PROBLEM TO SOLVE: Whatever pictures the entries hold, omit them, and output exactly the lines from the one containing "洋楽 RICARDO VILLALOBOS" through the final line.

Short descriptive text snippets
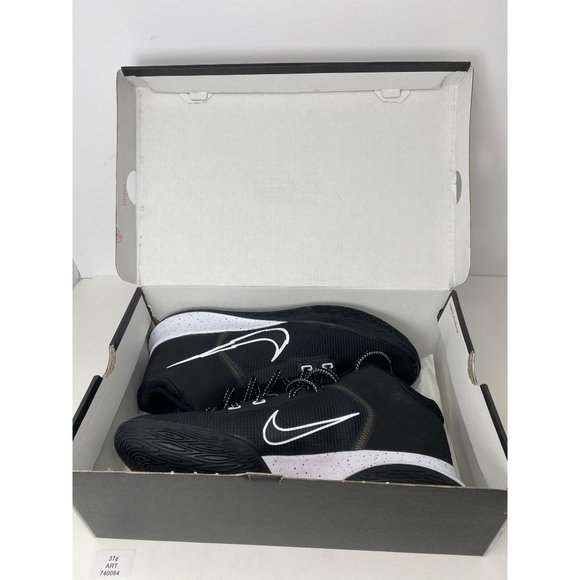 Nike KYRIE FLYTRAP IV 4 EP black White Mens size 14 NEW - Picture 5 of 14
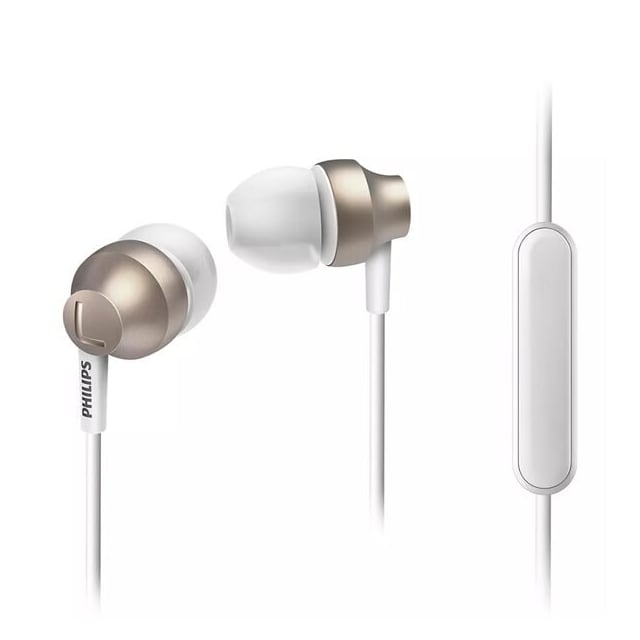 Philips Chromz in-ear-høretelefoner Guld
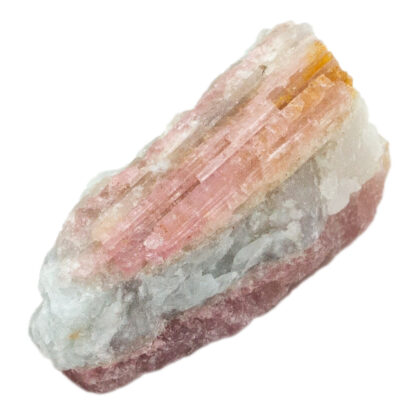 Pink Tourmaline in Matrix Rough (1-1.5") - Image 3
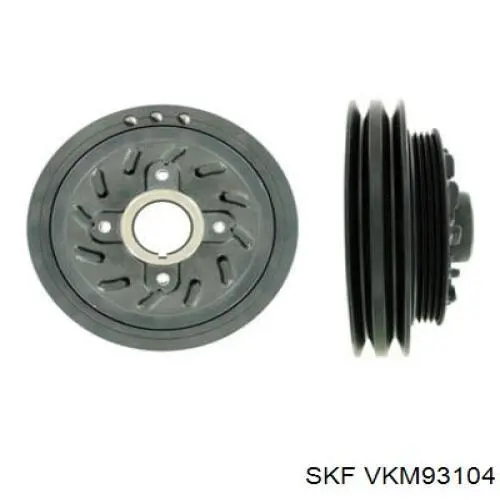 Polea, cigüeñal Volkswagen Golf 8 CD1, DA1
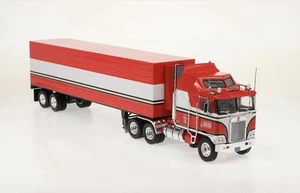 1979 BJ And The Bear Kenworth K100 Tractor Trailer Replica. - Bild 1 von 3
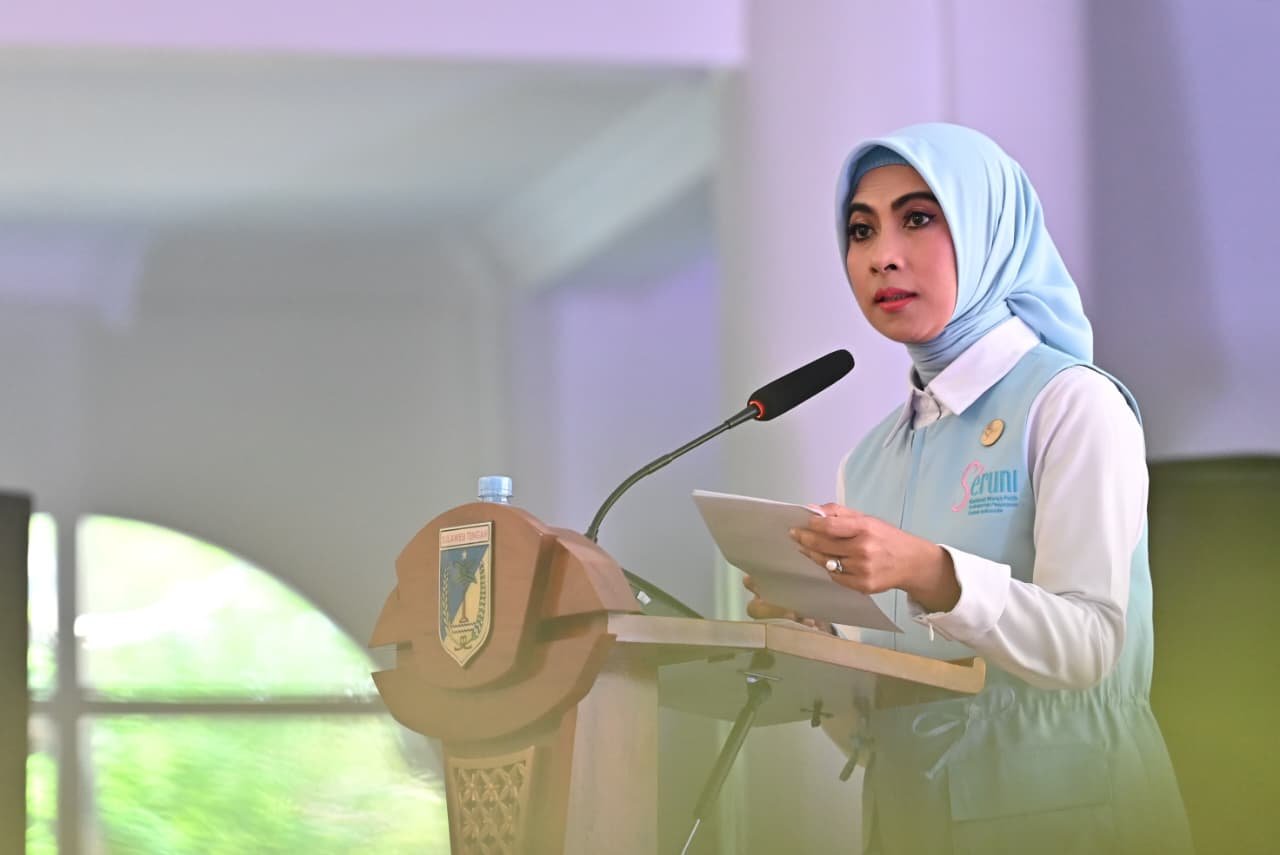 Sri Suparni Bahlil Tekankan Peran Perempuan dalam Edukasi Hemat Listrik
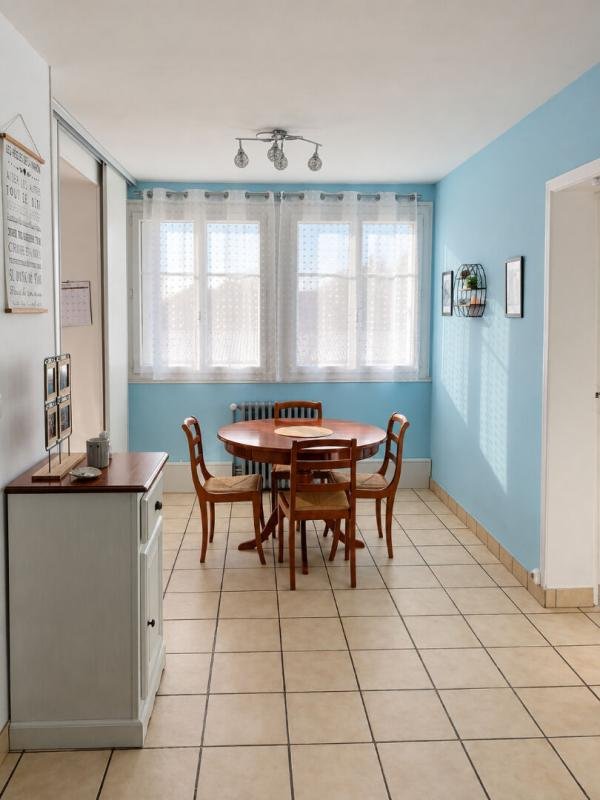 Appartement à vendre, 74m², Châteauroux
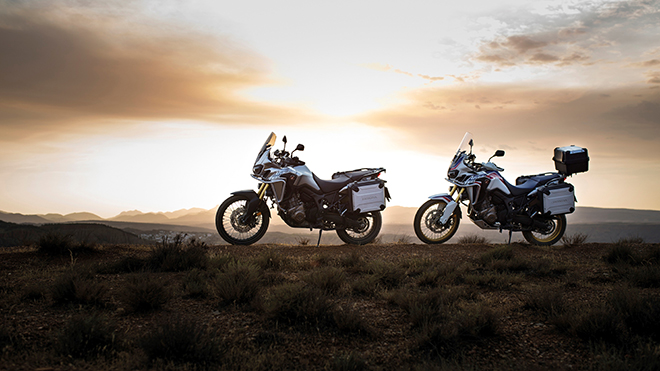 16YM CRF1000L Africa Twin
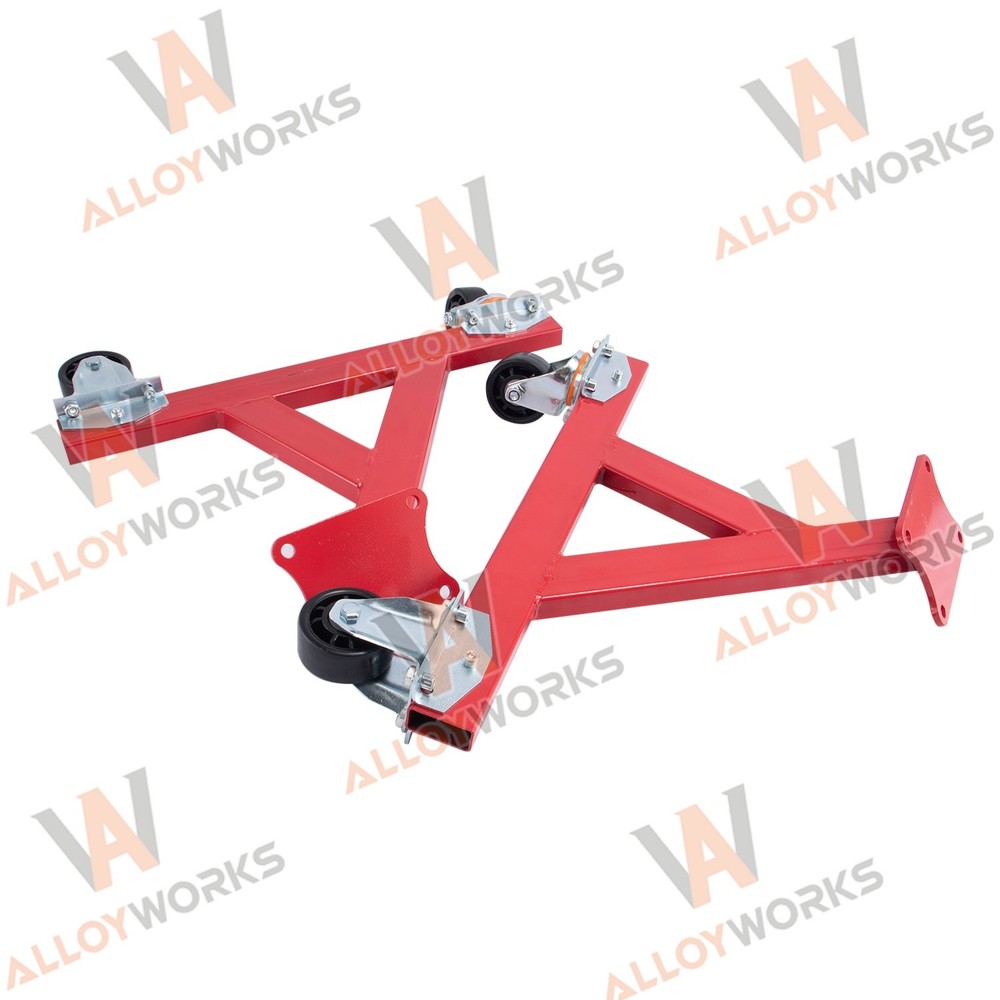 For ALL LS Series Engine LS1 LS2 LS3/LS7 LS9 RED Engine Storage Stand w/Casters.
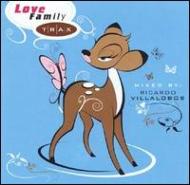 洋楽 RICARDO VILLALOBOS / Love Family TRAX Love Family Trax -Mixed By Ricardo Villalobos | HMV&BOOKS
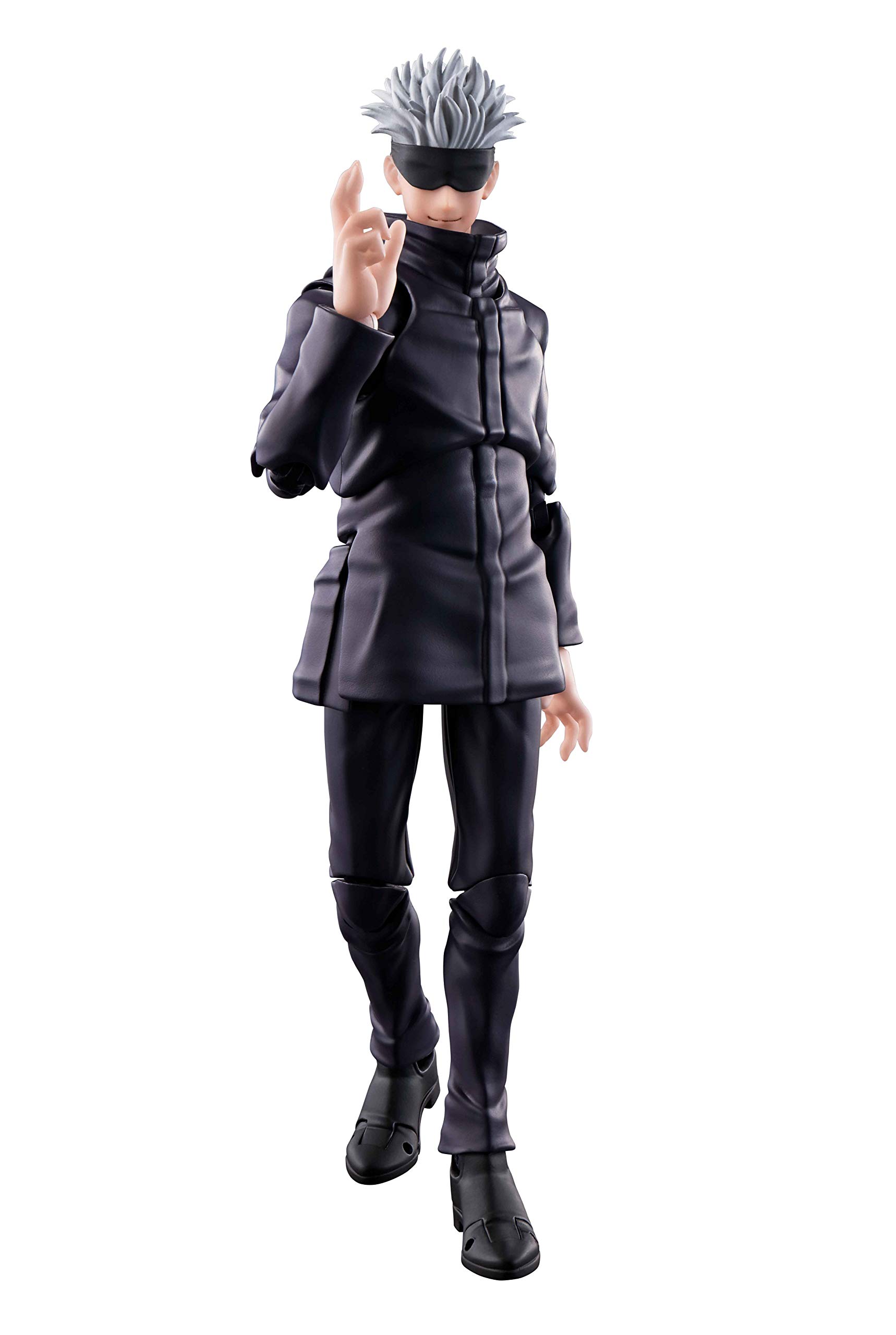 TAMASHII NATIONS - Jujutsu Kaisen - Satoro Gojo, Bandai Spirits S.H.Figuarts Action Figure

RESULT:
 洋楽 RICARDO VILLALOBOS / Love Family TRAX Love Family Trax -Mixed By Ricardo Villalobos | HMV&BOOKS
 TAMASHII NATIONS - Jujutsu Kaisen - Satoro Gojo, Bandai Spirits S.H.Figuarts Action Figure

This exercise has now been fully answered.